Magic wordResult (JSON encoded)
$toAn array of email addresses for the “To” field
$bccAn array of email addresses for the “BCC” field
$recipientsAn array of all email addresses, both “To” and “BCC”
$plainPlain text contents of the message, if any
$htmlHTML contents of the message, if any
$bodyHTML or plain text contents of the message depending on content type
$content_typeContains ‘html’ or ‘plain’ depending on the message type
$rawMIME encoded version of the entire message including attachments
$attachmentContains the attachment, if any

For privacy reasons, reminder emails with multiple recipients are sent by SuperSaaS with addresses in the BCC field and an empty “To” field.
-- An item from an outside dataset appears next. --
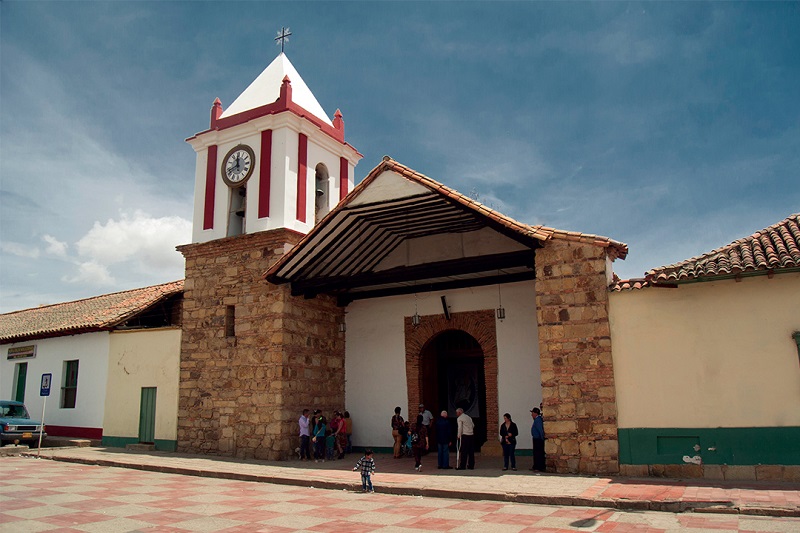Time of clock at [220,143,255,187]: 11:42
If you send group reminders this can pose a problem for APIs that expect the “To” Field to contain something. A workaround can be to put both $bcc and $to addresses in “To” field using the $recipients variable, and set up the mail program to hide multiple recipients in outgoing emails.

Example: Sending mail via MailChimp

MailChimp offers a service that specializes in transactional email delivery, formerly called Mandrill. They provide advanced features like click tracking.
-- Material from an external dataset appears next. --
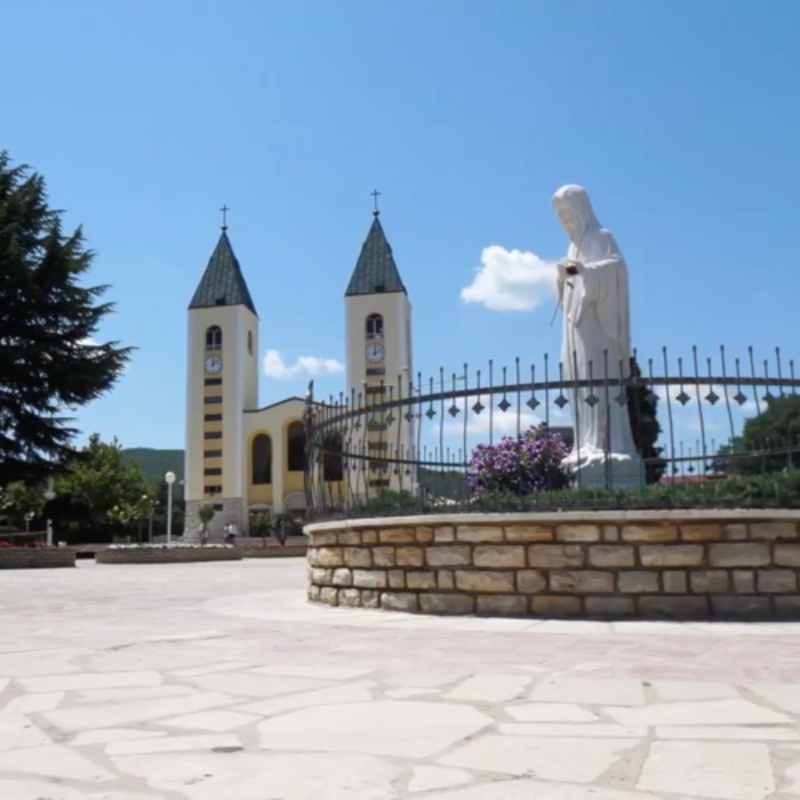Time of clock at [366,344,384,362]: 12:11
Create an API key in Mandrill

Sign up for a Mandrill account, go to the Settings screen in Mandrill and click the button + New API Key. Copy the generated key to your clipboard.

Redirect mail from SuperSaaS to Mandrill

Go to the Webhooks screen inside your SuperSaaS account to create a new webhook. In the box “Trigger” select the option “Send Mail” and in the box “Target URL” put this URL:
https://mandrillapp.com/api/1.0/messages/send-raw.json
Click Create webhook. Next you will see the “Edit Webhook” screen where you can select the Custom option and enter the following JSON snippet:

{
  "key": "MANDRILL_API_KEY",
  "raw_message": "$raw",
  "from_email": "sender@example.com",
  "from_name": "Your Name",
  "to": "$recipients"
}

Replace MANDRILL_API_KEY with the key you generated in the previous step, edit from_email and from_name as appropriate and click “Update webhook”. To try it out you can click the edit icon and “Test webhook” and then modify the payload to have a valid email address. You can, of course, also perform an action on your schedule that generates an email.

Finally, check the “Outbound” screen in your Mandrill account to check it got delivered properly. You may also want to read Mandrill’s documentation on setting up SPF and DKIM on your domain to improve the reliability of getting past spam filters.